WHAT IS BEING ASKED -
Your task is to write out the lines from the line containing "Of the calm" through the last line of the material, exactly.

**********

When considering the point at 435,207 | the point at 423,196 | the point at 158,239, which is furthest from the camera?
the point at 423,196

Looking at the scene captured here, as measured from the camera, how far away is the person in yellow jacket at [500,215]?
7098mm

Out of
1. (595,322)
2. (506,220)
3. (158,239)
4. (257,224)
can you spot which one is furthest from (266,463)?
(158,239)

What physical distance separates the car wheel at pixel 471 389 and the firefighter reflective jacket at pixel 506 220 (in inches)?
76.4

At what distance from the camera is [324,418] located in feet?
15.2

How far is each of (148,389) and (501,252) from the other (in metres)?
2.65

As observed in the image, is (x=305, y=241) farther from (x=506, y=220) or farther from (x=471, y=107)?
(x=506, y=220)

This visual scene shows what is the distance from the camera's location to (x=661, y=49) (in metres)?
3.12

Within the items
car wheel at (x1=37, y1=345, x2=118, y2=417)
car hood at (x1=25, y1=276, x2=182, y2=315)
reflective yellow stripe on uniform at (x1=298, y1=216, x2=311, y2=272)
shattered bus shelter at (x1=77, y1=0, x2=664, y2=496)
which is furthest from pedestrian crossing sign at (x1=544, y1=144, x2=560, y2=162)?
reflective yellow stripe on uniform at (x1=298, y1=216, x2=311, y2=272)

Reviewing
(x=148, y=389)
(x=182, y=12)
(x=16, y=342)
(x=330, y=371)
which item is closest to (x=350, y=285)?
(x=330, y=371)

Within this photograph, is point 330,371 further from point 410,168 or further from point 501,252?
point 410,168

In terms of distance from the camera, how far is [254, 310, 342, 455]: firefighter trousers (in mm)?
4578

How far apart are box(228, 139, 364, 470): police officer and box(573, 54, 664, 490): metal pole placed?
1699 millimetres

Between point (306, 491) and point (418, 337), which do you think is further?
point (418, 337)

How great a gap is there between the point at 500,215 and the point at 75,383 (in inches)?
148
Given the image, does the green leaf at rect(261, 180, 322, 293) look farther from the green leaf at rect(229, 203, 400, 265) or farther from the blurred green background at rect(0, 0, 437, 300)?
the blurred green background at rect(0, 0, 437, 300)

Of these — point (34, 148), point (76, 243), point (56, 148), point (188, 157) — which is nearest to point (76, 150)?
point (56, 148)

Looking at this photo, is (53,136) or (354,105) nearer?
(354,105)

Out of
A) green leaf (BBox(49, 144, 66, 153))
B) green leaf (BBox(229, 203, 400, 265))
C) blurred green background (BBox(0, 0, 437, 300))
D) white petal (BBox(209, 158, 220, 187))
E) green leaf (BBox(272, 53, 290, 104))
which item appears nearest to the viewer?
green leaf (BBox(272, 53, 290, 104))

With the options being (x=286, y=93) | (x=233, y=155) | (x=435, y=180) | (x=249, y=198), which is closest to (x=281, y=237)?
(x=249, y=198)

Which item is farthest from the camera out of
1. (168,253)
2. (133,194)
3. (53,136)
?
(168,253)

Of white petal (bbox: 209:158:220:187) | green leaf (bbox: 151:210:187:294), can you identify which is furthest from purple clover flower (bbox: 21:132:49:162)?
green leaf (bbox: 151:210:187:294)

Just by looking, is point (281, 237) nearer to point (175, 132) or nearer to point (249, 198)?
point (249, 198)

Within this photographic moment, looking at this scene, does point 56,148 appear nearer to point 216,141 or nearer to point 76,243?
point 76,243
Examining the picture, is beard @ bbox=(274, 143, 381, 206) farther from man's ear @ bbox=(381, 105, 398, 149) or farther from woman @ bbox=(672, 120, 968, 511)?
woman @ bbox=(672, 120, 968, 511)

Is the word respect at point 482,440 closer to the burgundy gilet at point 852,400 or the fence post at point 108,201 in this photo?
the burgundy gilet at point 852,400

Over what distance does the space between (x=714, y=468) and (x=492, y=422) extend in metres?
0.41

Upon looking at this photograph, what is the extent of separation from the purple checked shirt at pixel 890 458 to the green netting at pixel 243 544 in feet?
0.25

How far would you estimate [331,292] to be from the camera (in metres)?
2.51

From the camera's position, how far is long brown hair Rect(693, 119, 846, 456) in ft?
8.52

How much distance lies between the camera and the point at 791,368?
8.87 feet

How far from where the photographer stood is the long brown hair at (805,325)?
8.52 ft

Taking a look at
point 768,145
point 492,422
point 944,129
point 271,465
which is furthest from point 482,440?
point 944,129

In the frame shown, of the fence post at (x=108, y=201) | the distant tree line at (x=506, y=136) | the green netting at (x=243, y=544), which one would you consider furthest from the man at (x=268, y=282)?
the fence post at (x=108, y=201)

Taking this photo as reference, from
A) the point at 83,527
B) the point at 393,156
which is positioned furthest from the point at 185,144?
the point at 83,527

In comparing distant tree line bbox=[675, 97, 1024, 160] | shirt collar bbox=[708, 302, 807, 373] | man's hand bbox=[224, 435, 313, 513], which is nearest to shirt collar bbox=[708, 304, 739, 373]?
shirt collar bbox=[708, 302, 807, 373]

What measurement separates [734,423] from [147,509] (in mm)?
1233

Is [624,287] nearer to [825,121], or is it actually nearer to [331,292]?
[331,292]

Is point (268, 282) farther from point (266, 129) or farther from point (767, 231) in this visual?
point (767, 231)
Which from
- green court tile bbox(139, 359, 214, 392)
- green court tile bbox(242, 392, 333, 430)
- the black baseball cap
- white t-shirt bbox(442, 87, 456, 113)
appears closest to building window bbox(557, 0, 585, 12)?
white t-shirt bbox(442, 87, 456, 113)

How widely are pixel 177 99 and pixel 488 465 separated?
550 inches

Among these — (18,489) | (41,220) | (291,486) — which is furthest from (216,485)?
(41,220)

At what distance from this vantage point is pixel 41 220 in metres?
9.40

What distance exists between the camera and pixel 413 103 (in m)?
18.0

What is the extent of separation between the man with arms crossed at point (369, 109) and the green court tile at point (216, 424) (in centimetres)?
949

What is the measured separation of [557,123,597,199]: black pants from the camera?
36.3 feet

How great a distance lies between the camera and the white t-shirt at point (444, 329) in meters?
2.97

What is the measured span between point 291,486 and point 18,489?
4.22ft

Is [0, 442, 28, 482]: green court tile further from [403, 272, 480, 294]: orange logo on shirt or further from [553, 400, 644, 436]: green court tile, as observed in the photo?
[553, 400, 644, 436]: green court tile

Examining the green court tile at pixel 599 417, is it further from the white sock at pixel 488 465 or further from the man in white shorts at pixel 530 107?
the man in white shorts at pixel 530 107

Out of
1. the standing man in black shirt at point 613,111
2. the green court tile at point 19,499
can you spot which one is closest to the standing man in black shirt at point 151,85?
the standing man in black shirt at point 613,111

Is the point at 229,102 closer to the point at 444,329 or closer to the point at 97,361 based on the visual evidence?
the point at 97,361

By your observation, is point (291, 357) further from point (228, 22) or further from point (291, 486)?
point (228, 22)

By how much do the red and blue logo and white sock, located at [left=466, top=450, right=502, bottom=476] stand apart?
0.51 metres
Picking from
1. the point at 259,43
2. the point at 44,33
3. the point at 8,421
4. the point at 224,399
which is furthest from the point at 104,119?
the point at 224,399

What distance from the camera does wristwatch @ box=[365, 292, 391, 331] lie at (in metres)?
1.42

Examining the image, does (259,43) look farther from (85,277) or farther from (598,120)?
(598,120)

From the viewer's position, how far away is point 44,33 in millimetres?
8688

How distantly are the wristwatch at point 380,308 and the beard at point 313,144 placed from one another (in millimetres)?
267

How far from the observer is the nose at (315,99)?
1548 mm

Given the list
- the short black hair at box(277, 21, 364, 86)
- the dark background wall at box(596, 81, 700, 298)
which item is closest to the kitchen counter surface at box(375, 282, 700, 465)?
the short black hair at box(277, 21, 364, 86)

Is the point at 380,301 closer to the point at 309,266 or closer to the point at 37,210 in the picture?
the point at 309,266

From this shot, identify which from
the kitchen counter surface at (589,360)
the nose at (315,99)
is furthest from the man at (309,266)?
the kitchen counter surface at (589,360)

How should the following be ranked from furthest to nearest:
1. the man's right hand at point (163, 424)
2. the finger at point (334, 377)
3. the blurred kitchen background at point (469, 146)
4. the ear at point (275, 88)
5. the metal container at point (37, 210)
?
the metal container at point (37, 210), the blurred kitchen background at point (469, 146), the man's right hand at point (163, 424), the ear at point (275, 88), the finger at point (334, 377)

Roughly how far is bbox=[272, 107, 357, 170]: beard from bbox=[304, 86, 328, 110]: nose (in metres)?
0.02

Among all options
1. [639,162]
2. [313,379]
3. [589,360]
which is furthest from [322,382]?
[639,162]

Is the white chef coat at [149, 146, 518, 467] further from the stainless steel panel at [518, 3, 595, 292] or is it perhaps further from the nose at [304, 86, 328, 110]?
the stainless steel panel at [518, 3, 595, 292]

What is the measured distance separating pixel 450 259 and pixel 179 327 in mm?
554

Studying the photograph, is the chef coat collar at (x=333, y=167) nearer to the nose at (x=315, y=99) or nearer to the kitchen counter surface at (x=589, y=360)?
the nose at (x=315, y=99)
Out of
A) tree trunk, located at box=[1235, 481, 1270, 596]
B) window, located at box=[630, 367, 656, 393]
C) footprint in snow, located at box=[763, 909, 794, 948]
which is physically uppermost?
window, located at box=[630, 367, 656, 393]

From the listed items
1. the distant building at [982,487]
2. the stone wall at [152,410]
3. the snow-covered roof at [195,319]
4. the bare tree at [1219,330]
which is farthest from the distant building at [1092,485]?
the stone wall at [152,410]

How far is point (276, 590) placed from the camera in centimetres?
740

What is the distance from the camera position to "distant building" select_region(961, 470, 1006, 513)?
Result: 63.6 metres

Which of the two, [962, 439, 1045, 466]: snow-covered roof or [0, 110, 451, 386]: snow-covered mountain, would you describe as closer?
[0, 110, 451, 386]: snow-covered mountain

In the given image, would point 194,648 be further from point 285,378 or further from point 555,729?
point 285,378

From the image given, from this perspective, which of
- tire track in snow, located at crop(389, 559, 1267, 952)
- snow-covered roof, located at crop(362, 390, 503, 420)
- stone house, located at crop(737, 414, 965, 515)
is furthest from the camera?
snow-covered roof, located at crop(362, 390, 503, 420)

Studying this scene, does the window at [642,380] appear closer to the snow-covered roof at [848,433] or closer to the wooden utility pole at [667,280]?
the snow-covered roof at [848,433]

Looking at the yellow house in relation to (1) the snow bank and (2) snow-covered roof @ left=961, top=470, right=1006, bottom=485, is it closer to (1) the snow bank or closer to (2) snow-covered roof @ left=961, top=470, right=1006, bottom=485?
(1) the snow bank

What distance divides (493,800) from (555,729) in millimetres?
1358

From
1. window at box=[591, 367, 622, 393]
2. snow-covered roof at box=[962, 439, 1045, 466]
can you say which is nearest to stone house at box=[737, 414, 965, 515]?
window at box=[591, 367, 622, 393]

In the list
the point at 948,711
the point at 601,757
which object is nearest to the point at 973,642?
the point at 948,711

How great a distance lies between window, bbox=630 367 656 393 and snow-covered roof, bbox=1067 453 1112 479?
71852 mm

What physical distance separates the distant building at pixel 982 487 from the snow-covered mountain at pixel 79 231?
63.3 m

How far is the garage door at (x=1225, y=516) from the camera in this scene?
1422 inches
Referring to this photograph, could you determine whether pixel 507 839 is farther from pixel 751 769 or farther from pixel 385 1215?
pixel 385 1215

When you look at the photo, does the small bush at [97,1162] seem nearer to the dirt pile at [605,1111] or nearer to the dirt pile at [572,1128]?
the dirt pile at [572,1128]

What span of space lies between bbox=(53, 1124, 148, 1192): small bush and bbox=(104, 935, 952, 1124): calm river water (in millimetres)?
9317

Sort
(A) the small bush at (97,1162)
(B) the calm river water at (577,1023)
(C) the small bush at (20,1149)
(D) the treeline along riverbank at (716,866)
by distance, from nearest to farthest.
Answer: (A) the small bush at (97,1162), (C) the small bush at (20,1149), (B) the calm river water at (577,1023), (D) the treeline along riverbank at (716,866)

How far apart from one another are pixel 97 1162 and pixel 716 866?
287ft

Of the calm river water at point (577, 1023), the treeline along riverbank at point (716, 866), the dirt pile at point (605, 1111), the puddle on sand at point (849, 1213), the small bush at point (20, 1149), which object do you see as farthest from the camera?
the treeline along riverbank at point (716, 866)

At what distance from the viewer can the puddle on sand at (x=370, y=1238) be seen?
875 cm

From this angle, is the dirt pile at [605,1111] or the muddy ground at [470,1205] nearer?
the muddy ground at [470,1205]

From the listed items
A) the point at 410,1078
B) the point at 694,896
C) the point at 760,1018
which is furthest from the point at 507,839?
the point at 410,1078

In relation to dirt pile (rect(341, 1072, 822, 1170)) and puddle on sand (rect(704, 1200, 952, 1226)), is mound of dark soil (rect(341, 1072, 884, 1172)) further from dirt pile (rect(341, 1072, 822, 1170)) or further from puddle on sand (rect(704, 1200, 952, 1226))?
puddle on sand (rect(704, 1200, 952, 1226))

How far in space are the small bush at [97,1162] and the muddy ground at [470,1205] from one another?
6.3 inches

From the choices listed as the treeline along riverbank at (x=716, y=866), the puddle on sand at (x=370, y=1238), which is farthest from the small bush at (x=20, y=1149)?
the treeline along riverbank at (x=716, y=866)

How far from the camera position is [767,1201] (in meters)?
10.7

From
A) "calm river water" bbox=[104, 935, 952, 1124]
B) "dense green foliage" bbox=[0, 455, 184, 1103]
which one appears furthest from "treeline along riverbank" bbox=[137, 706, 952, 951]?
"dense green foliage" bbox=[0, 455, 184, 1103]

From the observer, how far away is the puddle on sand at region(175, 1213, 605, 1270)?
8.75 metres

**********

CORRECT ANSWER -
Of the calm river water at point (577, 1023), the treeline along riverbank at point (716, 866), the dirt pile at point (605, 1111), the puddle on sand at point (849, 1213), the small bush at point (20, 1149), which object do you see as farthest from the camera?
the treeline along riverbank at point (716, 866)

At what distance from the viewer can the puddle on sand at (x=370, y=1238) be seen?
875 cm

From this angle, is the dirt pile at [605,1111] or the muddy ground at [470,1205] nearer?
the muddy ground at [470,1205]

From the listed items
A) the point at 410,1078
B) the point at 694,896
C) the point at 760,1018
which is furthest from the point at 507,839?
the point at 410,1078

In relation to dirt pile (rect(341, 1072, 822, 1170)) and puddle on sand (rect(704, 1200, 952, 1226)), is mound of dark soil (rect(341, 1072, 884, 1172)) further from dirt pile (rect(341, 1072, 822, 1170)) or further from puddle on sand (rect(704, 1200, 952, 1226))?
puddle on sand (rect(704, 1200, 952, 1226))

How far in space are the small bush at [97,1162] and the muddy ground at [470,1205] from one another?
6.3 inches

From the choices listed as the treeline along riverbank at (x=716, y=866), the puddle on sand at (x=370, y=1238), which is farthest from the small bush at (x=20, y=1149)?
the treeline along riverbank at (x=716, y=866)

How far from the camera position is [767,1201] (in meters)?
10.7

From
A) "calm river water" bbox=[104, 935, 952, 1124]
B) "dense green foliage" bbox=[0, 455, 184, 1103]
which one appears furthest from "treeline along riverbank" bbox=[137, 706, 952, 951]?
"dense green foliage" bbox=[0, 455, 184, 1103]

From the observer, how far away is the puddle on sand at region(175, 1213, 605, 1270)?
8.75 metres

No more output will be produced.